Passage shown below:

I'm sorry you are receiving the brunt of her anger. 50/50 custody is at least a start. And perhaps all this will inspire her in time to get real help and to take her health regimen seriously. She'll have to take responsibility sooner or later.
Serafena
Co-Moderator, Bipolar Forum

Bipolar II
It is a melancholy of mine own, compounded of many simples, extracted from many objects, and indeed the sundry contemplation of my travels, in which my often rumination wraps me in a most humorous sadness. -- William Shakespeare


olivia of course
Veteran Member


Date Joined Jul 2006
Total Posts : 1523
   Posted 12/20/2007 6:09 PM (GMT -7)   
Familyman,

Here are some of the posts that Serafena is talking about, I hope you find them helpful.


posts from Sacred_Wife

http://www.healingwell.com/community/default.aspx?f=13&m=956591

http://www.healingwell.com/community/default.aspx?f=13&m=933797

posts from Casem

http://www.healingwell.com/community/default.aspx?f=13&m=940655

http://www.healingwell.com/community/default.aspx?f=13&m=921091
Olivia
Co-Moderator, Bipolar


kwolfe25
New Member


Date Joined Dec 2007
Total Posts : 4
   Posted 12/26/2007 8:22 AM (GMT -7)

End of Passage shown.
Recorded information below:

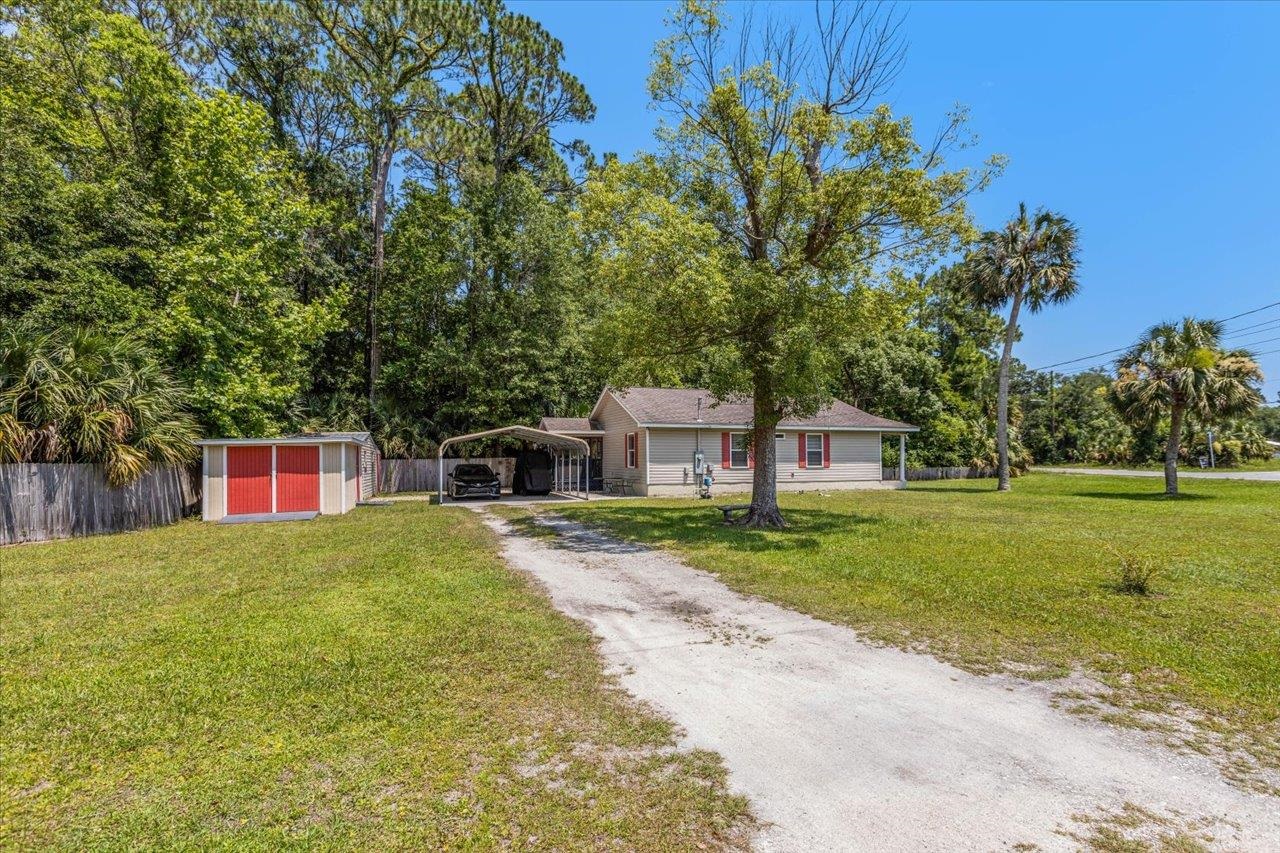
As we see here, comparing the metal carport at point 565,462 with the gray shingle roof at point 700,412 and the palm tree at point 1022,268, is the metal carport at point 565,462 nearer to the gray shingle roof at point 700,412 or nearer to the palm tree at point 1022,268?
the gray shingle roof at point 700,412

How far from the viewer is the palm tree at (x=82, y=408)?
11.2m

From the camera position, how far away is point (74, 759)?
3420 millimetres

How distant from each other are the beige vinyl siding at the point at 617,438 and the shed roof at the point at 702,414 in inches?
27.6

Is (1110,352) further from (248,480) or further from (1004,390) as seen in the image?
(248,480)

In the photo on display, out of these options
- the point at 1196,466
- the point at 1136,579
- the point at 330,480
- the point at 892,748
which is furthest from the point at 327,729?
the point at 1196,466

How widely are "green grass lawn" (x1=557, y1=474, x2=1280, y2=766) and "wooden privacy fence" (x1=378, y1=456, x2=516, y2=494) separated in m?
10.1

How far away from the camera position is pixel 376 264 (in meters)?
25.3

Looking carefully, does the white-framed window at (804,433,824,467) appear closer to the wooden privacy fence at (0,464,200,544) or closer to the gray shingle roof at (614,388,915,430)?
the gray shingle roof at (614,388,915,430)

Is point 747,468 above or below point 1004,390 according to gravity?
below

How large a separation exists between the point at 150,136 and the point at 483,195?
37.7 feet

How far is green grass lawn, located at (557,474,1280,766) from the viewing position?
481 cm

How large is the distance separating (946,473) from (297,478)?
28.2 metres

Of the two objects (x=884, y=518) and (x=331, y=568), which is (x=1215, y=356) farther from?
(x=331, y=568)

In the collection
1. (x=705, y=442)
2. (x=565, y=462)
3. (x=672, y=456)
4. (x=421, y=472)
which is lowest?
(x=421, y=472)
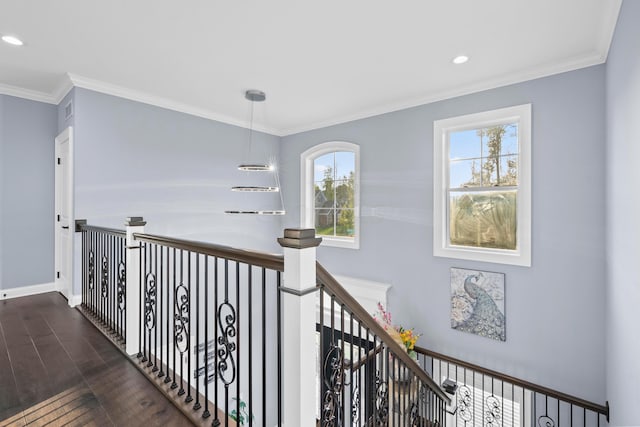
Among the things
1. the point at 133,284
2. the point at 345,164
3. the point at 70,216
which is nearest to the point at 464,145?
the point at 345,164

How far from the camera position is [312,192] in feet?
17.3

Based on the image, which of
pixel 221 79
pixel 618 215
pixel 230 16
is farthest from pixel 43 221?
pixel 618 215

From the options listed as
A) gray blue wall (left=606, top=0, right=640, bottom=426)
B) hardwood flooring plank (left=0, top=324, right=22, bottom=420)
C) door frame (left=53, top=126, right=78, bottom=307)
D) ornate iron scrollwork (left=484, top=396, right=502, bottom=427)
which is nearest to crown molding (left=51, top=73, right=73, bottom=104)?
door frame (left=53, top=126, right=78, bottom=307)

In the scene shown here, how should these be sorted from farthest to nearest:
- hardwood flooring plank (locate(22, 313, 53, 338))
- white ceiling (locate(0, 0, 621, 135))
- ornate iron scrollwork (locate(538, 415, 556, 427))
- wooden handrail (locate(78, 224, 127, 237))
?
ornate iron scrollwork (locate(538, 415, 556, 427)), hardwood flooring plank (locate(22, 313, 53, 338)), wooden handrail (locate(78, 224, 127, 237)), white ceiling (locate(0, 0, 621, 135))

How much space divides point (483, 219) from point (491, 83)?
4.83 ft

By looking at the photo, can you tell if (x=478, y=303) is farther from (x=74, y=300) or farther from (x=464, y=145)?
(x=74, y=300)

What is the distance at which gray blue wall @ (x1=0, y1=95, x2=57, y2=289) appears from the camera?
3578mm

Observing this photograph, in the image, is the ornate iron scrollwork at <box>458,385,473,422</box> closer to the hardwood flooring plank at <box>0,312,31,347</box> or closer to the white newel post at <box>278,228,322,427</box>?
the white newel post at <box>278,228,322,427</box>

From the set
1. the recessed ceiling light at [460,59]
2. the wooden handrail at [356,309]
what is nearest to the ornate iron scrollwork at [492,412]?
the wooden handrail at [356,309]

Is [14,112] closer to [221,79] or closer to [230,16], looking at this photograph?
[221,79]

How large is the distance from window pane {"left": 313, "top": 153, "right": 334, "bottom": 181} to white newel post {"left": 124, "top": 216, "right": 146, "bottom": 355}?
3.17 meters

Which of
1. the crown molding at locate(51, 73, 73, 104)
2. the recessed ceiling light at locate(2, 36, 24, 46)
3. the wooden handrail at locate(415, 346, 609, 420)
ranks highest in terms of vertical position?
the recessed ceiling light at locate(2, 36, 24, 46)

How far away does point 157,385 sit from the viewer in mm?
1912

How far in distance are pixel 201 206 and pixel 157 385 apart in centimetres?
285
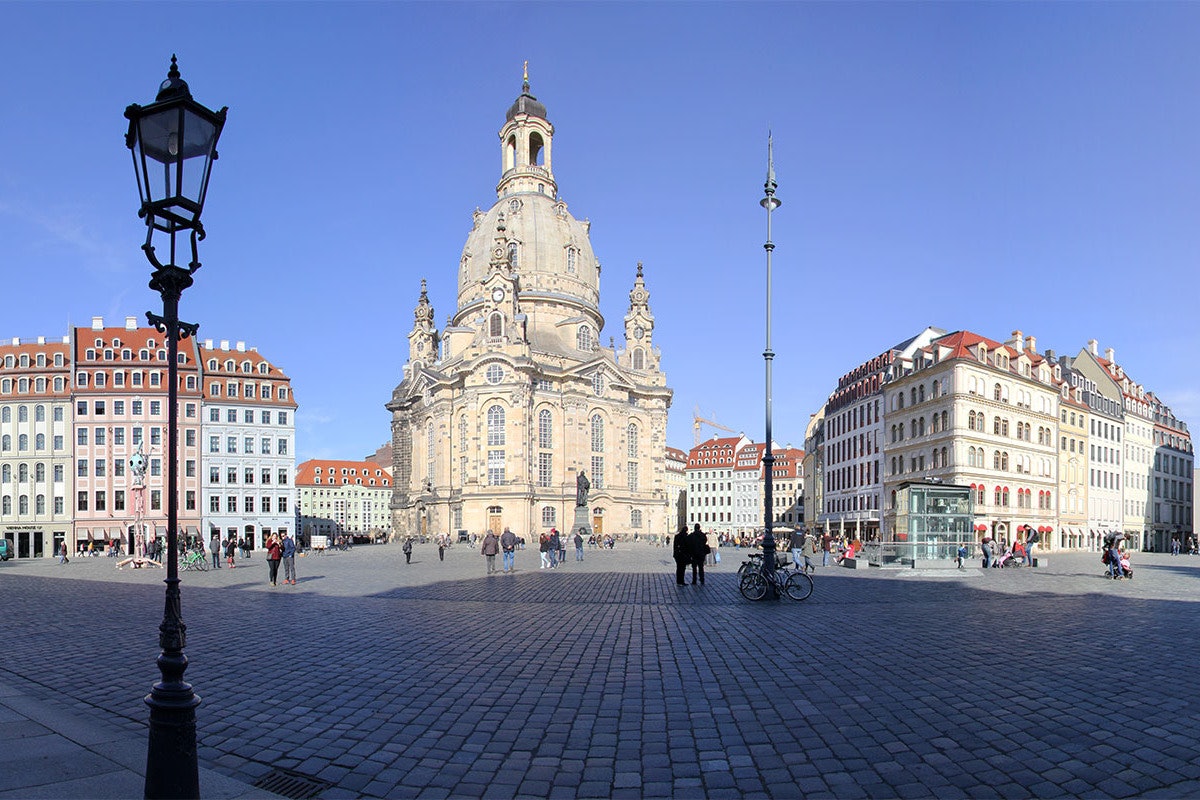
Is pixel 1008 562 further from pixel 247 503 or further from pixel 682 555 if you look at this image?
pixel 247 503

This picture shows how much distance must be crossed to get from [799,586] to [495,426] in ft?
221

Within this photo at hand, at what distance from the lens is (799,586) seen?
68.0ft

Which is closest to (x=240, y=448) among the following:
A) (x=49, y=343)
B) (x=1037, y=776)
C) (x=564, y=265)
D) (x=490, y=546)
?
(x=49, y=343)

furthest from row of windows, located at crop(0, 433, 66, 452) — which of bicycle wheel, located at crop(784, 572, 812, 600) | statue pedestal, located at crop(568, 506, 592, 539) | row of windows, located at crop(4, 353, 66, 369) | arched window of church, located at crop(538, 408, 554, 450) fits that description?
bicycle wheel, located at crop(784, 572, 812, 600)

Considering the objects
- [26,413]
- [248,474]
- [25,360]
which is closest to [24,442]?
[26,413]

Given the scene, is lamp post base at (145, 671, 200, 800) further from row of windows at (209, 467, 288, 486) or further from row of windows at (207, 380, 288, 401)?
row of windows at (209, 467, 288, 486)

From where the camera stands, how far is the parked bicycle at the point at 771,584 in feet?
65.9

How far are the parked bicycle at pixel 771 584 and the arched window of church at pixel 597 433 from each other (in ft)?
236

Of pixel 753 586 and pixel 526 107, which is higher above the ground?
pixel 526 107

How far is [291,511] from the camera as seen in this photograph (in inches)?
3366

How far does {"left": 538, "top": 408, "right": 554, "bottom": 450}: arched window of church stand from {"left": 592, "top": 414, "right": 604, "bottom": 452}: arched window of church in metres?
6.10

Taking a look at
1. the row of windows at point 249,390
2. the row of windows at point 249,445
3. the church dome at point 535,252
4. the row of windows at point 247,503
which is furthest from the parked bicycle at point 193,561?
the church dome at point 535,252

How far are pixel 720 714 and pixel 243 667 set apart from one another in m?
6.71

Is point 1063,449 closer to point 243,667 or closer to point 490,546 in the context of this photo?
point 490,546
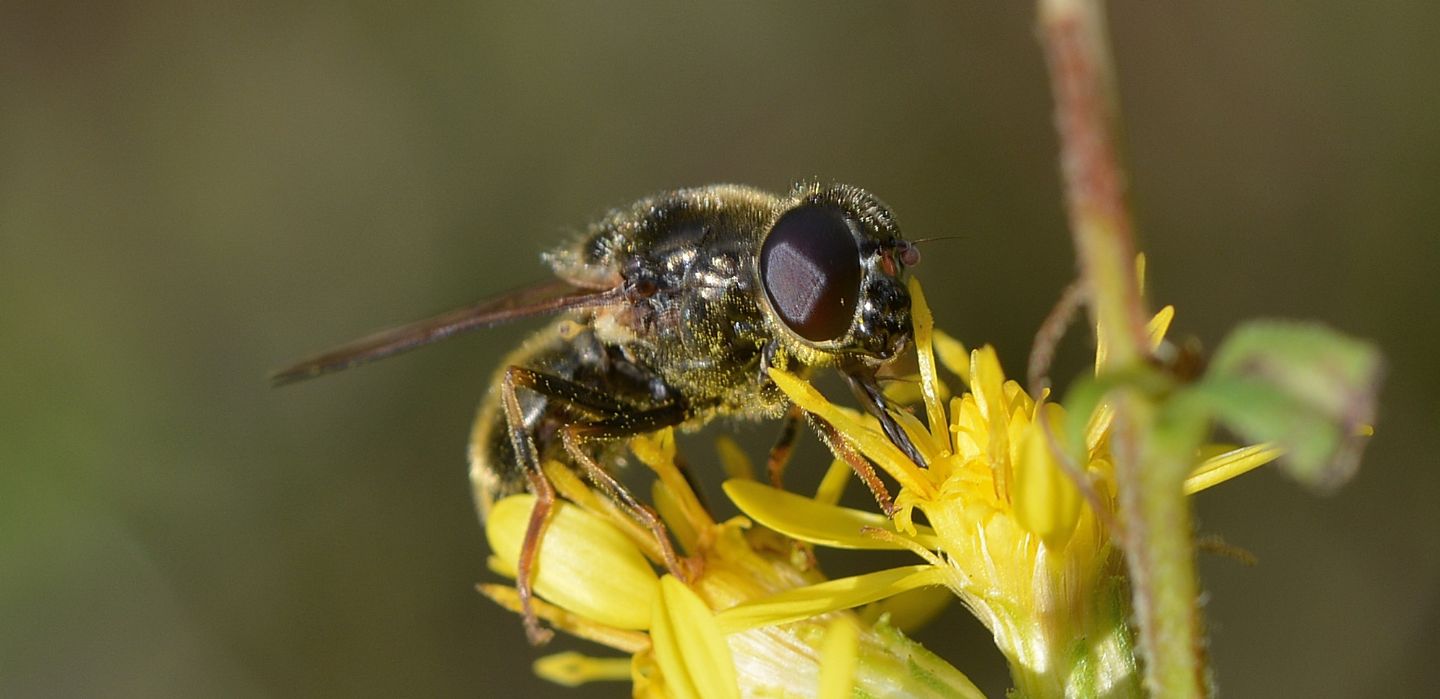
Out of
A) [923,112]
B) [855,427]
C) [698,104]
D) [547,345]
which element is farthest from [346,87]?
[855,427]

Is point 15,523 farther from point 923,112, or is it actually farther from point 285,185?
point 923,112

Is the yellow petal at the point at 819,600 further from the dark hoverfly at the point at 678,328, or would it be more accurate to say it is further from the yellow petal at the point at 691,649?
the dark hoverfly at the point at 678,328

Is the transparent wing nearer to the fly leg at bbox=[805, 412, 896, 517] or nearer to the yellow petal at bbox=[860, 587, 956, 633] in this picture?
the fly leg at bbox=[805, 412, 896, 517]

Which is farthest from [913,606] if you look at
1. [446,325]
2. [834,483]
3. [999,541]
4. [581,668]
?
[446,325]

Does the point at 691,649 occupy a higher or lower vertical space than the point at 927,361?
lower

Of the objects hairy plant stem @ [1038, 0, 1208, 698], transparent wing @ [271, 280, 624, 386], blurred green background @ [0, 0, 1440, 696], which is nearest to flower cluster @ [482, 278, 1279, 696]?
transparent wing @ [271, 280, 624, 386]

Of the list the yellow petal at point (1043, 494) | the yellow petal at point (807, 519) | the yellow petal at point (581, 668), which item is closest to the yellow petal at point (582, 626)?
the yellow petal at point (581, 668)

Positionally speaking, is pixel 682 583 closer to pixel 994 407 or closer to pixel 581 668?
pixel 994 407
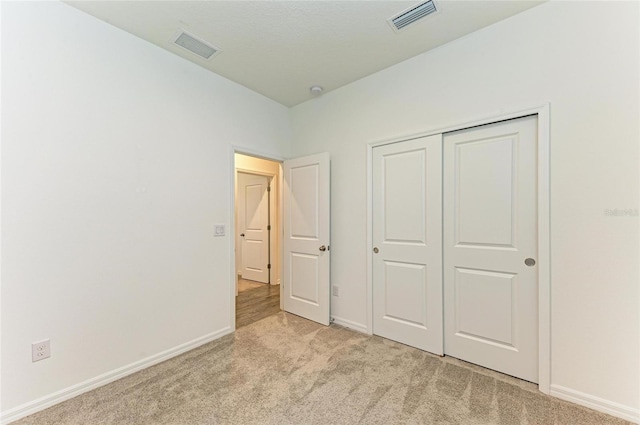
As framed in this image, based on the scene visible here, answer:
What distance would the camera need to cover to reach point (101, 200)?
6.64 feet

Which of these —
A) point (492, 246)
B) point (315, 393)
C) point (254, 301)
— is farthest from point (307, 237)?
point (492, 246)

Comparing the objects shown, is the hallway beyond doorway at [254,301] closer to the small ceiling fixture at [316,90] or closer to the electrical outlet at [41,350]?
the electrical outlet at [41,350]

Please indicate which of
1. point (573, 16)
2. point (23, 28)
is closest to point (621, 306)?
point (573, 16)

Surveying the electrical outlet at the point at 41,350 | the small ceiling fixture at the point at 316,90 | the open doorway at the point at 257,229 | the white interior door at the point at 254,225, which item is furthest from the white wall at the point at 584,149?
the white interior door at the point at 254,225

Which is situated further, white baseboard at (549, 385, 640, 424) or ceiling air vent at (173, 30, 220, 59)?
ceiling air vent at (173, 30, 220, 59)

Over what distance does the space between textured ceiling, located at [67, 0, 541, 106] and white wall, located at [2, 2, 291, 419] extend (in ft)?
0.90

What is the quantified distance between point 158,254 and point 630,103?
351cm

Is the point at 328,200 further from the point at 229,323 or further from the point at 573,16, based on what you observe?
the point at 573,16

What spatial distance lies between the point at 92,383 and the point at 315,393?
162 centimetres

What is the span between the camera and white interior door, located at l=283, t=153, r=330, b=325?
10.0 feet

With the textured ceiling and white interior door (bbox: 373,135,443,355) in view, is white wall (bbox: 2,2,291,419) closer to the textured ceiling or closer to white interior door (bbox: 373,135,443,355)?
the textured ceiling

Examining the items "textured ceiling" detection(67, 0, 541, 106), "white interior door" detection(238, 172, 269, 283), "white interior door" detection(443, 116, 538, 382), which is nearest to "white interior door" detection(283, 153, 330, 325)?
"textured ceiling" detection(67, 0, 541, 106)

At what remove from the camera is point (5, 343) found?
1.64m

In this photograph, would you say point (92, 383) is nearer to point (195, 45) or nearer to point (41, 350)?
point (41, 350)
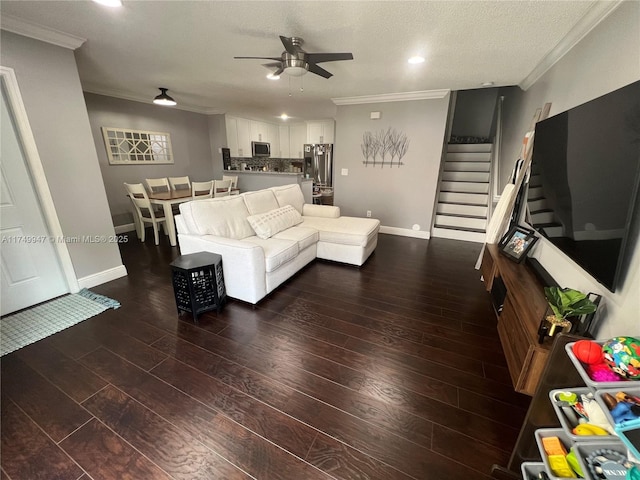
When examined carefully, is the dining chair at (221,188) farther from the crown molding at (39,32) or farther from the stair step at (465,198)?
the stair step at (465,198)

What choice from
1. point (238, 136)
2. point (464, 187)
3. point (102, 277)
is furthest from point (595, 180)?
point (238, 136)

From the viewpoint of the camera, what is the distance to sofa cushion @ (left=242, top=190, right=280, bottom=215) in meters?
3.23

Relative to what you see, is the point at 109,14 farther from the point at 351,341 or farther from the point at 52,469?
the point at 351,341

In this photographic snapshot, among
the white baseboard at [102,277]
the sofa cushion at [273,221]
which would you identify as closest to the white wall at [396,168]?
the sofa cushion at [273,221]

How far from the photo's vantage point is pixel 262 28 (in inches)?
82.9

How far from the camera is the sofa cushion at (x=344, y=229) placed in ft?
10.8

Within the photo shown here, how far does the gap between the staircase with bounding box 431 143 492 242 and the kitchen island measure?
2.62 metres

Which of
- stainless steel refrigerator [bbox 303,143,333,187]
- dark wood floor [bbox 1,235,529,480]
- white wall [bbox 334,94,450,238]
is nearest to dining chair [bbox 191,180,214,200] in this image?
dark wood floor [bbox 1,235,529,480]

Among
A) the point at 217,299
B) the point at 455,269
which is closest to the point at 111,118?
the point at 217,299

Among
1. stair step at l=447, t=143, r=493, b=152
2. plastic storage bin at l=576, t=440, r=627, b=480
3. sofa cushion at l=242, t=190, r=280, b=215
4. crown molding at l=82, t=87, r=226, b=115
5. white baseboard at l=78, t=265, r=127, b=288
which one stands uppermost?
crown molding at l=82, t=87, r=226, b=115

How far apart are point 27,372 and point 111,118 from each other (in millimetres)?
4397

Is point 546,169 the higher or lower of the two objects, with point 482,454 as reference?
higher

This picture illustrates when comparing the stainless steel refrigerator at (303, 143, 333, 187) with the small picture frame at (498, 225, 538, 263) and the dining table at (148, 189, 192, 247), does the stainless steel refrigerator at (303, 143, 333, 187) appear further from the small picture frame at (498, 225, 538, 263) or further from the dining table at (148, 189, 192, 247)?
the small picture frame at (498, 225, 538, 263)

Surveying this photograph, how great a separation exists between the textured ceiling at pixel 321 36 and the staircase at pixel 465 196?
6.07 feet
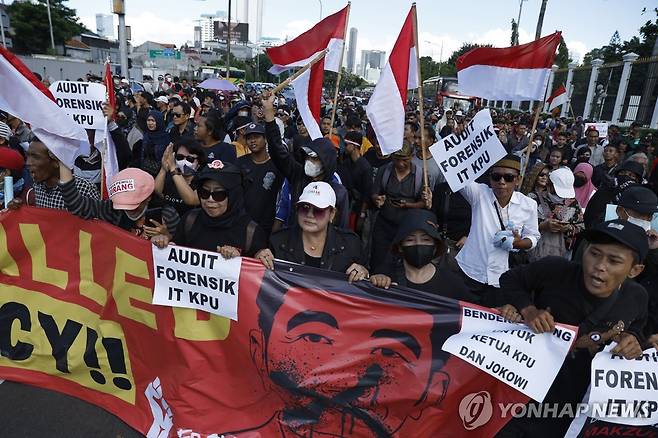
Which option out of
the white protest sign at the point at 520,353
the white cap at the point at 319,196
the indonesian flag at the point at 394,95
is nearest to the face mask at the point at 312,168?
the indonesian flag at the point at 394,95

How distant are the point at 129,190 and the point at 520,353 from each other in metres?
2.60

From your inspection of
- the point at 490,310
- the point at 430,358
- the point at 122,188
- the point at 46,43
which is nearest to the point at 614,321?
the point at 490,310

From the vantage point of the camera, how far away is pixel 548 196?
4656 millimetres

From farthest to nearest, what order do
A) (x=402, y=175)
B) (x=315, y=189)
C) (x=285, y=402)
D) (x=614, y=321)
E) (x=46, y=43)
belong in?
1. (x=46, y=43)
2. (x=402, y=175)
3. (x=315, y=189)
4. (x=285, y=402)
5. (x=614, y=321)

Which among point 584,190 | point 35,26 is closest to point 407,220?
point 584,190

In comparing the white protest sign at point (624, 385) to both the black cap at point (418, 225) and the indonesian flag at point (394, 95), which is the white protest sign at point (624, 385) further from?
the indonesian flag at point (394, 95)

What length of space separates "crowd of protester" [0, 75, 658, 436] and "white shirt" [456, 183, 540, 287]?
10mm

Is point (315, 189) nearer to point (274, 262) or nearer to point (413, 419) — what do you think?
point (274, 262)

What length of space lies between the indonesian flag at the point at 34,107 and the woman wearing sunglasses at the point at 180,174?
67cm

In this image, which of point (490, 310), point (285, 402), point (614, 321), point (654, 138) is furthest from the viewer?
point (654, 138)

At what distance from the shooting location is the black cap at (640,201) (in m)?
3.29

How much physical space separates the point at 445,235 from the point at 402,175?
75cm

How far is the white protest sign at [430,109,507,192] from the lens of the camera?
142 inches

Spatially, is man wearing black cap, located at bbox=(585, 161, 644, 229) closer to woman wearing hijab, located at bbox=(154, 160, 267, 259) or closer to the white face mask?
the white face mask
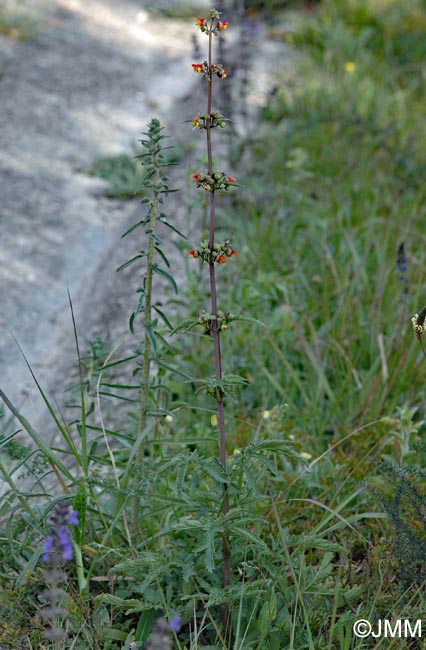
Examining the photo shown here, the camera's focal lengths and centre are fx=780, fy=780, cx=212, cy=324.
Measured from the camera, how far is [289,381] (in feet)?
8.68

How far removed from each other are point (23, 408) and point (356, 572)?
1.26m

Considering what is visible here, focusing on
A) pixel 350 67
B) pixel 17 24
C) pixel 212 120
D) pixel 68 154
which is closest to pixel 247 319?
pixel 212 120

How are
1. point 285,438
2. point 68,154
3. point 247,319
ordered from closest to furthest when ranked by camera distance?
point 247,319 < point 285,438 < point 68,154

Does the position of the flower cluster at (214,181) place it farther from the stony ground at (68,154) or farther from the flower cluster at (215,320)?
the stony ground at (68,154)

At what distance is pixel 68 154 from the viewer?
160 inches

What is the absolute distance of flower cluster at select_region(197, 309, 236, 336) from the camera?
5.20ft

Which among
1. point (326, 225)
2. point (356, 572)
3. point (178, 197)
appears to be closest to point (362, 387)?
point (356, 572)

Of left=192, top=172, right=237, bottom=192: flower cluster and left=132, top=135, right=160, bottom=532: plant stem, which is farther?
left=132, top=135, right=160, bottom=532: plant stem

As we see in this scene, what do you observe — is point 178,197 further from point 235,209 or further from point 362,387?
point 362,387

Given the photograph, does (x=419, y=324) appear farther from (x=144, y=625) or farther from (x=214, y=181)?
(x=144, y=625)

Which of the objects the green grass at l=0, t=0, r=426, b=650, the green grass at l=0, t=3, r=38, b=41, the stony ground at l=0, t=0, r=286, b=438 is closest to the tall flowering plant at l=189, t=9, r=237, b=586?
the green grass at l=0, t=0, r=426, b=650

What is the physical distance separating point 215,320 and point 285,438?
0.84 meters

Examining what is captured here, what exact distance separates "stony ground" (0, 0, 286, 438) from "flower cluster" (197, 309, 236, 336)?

End of Recorded information.

▶ [Activity A]:
Reproduce the forum thread verbatim, starting with "olivia of course" and going on through "find them helpful.".
▶ [Activity B]:
In the forum thread, what month and year does the member olivia of course list as the join date?
The material comes from a source separate from the forum thread.

▶ [Worked solution A]:
olivia of course
Veteran Member


Date Joined Jul 2006
Total Posts : 1523
   Posted 12/20/2007 6:09 PM (GMT -7)   
Familyman,

Here are some of the posts that Serafena is talking about, I hope you find them helpful.

▶ [Worked solution B]:
Jul 2006